::: Textauszug :::
Ein Jude flieht vor den Nazis aus Deutschland nach Buenos Aires und wohnt dort fortan – unter Nazis: „Sie hießen Winkler, und problematisch war eigentlich nur die Frau“, schreibt der Enkel dieses Juden, der argentinische Autor Ariel Magnus. „,Hitler hat zu wenige von euch getötet‘, sagte Frau Winkler, wenn sie einen guten Tag hatte. An allen anderen Tagen kamen nur Schimpftiraden.“ Der Nachbarschaftskrieg umfasst auf den großelterlichen Balkon hinabgeschleuderte Abfälle oder umgekehrt einen Wutausbruch des Großvaters, der aus der Wohnung stürmt und erstaunlich treffsicher „alle greifbaren Gegenstände“ nach oben schleuderte.

Wohl kein Einzelfall in Belgrano, dem deutschesten Viertel der Hauptstadt Argentiniens, das bis März 1945 neutral blieb und wohin über die „Rattenlinie“ besonders viele NS-Täter flohen: allen voran Josef Mengele und Adolf Eichmann, auch hochrangige österreichische Nazis wie die NS-Minister Oswald Menghin und Hans Fischböck. Aber auch viele geflohene deutsche Juden waren hier – Argentinien war das Land, das weltweit die meisten Juden pro Einwohner aufnahm. Und so wohnten dort oft Nazis und „Jeckes“ – wie die deutschen jüdischen Auswanderer genannt wurden – in ihrem Exil buchstäblich Tür an Tür.
::: Datenauszug :::
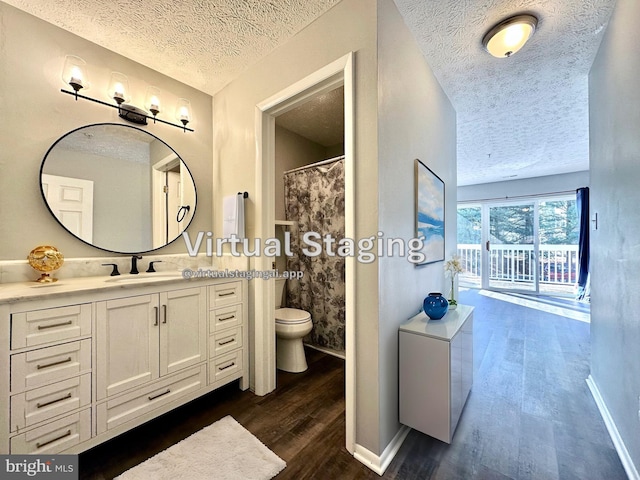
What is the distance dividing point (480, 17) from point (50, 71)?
2.67 m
:::
Aufgabenstellung:
Führe den Textauszug über jüdische Emigranten und geflohene Nazis in Buenos Aires im Anschluss an seinen letzten Satz weiter. Die Auflistung ist hierfür ohne Belang.

Antwort:
Die „Jeckes“ und die Holocaust-Leugner

„Tür an Tür“ heißt auch das neue Buch des 47-jährigen argentinischen Autors Ariel Magnus, das ausgehend vom Leben seiner Familie die Geschichte dieser Nachbarschaft erzählt. Vom Nazi-durchseuchten Argentinien wurde ja schon viel erzählt, bis heute verkauft sich auch der Mythos gut, dass Hitler 1945 in einem U-Boot nach Südamerika geflohen sei. Ariel Magnus aber gelingt es, auf nur 170 Seiten die Geschichte des NS-durchseuchten Argentiniens in neuem Licht zu zeigen: Und zwar, indem er von den Erfahrungen der dortigen „Jeckes“ und ihrem Zusammenleben mit Hitler-Fans und Holocaust-Leugnern in den deutschen Communitys ausgeht.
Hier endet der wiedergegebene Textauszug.